# Activity
Retype every record below exactly as it is written.

# Data records
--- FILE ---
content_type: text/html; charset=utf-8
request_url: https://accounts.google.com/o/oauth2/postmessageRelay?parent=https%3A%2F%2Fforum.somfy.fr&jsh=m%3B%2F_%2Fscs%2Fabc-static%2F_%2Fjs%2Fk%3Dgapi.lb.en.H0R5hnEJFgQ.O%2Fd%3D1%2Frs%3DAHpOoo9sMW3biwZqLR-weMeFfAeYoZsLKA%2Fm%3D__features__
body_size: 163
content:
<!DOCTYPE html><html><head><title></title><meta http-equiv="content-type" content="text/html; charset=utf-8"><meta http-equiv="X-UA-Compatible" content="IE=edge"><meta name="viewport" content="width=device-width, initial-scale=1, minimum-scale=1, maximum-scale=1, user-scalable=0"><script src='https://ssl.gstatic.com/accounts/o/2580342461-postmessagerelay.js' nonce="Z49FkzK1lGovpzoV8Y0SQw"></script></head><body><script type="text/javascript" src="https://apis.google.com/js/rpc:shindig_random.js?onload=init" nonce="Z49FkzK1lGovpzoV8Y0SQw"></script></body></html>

# Reply to the exercise
--- FILE ---
content_type: text/html; charset=utf-8
request_url: https://accounts.google.com/o/oauth2/postmessageRelay?parent=https%3A%2F%2Fforum.somfy.fr&jsh=m%3B%2F_%2Fscs%2Fabc-static%2F_%2Fjs%2Fk%3Dgapi.lb.en.H0R5hnEJFgQ.O%2Fd%3D1%2Frs%3DAHpOoo9sMW3biwZqLR-weMeFfAeYoZsLKA%2Fm%3D__features__
body_size: 163
content:
<!DOCTYPE html><html><head><title></title><meta http-equiv="content-type" content="text/html; charset=utf-8"><meta http-equiv="X-UA-Compatible" content="IE=edge"><meta name="viewport" content="width=device-width, initial-scale=1, minimum-scale=1, maximum-scale=1, user-scalable=0"><script src='https://ssl.gstatic.com/accounts/o/2580342461-postmessagerelay.js' nonce="Z49FkzK1lGovpzoV8Y0SQw"></script></head><body><script type="text/javascript" src="https://apis.google.com/js/rpc:shindig_random.js?onload=init" nonce="Z49FkzK1lGovpzoV8Y0SQw"></script></body></html>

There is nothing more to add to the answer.